-- begin --
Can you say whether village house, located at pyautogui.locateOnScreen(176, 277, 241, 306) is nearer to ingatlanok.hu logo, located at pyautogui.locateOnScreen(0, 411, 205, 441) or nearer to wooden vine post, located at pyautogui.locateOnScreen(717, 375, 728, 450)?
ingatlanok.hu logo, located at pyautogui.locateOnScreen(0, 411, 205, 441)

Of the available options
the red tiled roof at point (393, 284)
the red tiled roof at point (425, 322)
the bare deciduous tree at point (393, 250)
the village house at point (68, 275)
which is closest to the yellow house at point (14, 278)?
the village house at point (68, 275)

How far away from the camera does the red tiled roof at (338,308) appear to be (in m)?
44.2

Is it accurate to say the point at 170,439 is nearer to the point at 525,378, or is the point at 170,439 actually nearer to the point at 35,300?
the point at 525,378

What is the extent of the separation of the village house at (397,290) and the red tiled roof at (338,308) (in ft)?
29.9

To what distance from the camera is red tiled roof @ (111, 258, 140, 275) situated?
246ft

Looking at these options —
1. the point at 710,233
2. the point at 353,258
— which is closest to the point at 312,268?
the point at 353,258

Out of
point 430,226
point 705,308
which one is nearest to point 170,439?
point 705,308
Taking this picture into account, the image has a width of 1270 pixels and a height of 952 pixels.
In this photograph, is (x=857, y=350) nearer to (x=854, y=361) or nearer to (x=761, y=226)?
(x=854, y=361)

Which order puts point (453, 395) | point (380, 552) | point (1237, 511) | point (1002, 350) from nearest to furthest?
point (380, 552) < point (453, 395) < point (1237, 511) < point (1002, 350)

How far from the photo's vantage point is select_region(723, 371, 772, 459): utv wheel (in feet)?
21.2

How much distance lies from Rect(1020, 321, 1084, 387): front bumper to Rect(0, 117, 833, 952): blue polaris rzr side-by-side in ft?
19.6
-- end --
Task directions – Copy out every one of the records above word for word, leaving nothing out.

Written answer –
Can you say whether village house, located at pyautogui.locateOnScreen(176, 277, 241, 306) is nearer to ingatlanok.hu logo, located at pyautogui.locateOnScreen(0, 411, 205, 441) or nearer to wooden vine post, located at pyautogui.locateOnScreen(717, 375, 728, 450)?
ingatlanok.hu logo, located at pyautogui.locateOnScreen(0, 411, 205, 441)

Of the available options
the red tiled roof at point (393, 284)
the red tiled roof at point (425, 322)
the bare deciduous tree at point (393, 250)
the village house at point (68, 275)
which is closest to the yellow house at point (14, 278)?
the village house at point (68, 275)

How far away from the camera does the red tiled roof at (338,308) appear to be (in m)?
44.2

Is it accurate to say the point at 170,439 is nearer to the point at 525,378, or is the point at 170,439 actually nearer to the point at 35,300?
the point at 525,378

What is the extent of the separation of the village house at (397,290) and the red tiled roof at (338,308) (in ft)?
29.9

To what distance from the camera is red tiled roof @ (111, 258, 140, 275) situated?
246ft

Looking at these options —
1. the point at 710,233
2. the point at 353,258
— which is closest to the point at 312,268?
the point at 353,258

Out of
point 430,226
point 705,308
which one is nearest to point 170,439?
point 705,308
Taking this picture into account, the image has a width of 1270 pixels and a height of 952 pixels.
In this photograph, is (x=857, y=350) nearer to (x=854, y=361) or nearer to (x=761, y=226)?
(x=854, y=361)

Which order puts point (453, 395) | point (380, 552) | point (1237, 511) | point (1002, 350) from nearest to furthest?
point (380, 552) < point (453, 395) < point (1237, 511) < point (1002, 350)

How far from the photo's vantage point is select_region(723, 371, 772, 459): utv wheel (in feet)?
21.2

How much distance lies from Rect(1020, 321, 1084, 387): front bumper to Rect(0, 117, 833, 952): blue polaris rzr side-by-side in ft?
19.6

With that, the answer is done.